-------- Material for this exercise --------
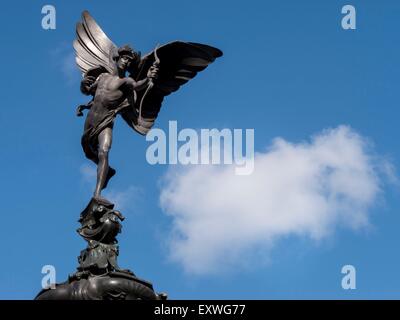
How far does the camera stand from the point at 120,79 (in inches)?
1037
--------
-------- Material for this exercise --------
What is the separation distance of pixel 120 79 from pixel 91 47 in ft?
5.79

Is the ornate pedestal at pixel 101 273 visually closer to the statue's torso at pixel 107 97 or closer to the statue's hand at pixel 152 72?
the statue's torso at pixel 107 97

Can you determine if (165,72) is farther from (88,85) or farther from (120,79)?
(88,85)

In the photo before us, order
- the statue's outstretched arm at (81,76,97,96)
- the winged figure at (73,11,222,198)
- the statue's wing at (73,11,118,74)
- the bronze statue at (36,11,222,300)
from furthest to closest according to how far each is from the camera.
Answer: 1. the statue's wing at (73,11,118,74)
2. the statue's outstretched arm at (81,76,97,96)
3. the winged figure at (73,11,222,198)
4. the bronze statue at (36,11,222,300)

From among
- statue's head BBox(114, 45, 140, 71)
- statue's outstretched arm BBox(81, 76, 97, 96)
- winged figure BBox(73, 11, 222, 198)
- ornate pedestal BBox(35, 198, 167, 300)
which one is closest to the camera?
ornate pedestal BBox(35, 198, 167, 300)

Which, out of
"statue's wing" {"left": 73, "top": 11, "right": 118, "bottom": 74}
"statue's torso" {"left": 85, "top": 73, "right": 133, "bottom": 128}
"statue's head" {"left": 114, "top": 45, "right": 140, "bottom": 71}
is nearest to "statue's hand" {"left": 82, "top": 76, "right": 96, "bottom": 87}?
--------
-------- Material for this exercise --------
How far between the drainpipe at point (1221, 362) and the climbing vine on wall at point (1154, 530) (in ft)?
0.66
--------
> [Task to carry out]
Render the lines of the listing, starting at the line that contains "In the photo before us, order" and ending at the line that contains "4. the bronze statue at (36,11,222,300)", as a Markdown table with a Row column numbering each line and a Listing line column holding its text, leaving out any blank lines.

> [In response]
| Row | Listing line |
|---|---|
| 1 | In the photo before us, order |
| 2 | - the statue's outstretched arm at (81,76,97,96) |
| 3 | - the winged figure at (73,11,222,198) |
| 4 | - the statue's wing at (73,11,118,74) |
| 5 | - the bronze statue at (36,11,222,300) |
| 6 | from furthest to closest according to how far each is from the camera. |
| 7 | Answer: 1. the statue's wing at (73,11,118,74) |
| 8 | 2. the statue's outstretched arm at (81,76,97,96) |
| 9 | 3. the winged figure at (73,11,222,198) |
| 10 | 4. the bronze statue at (36,11,222,300) |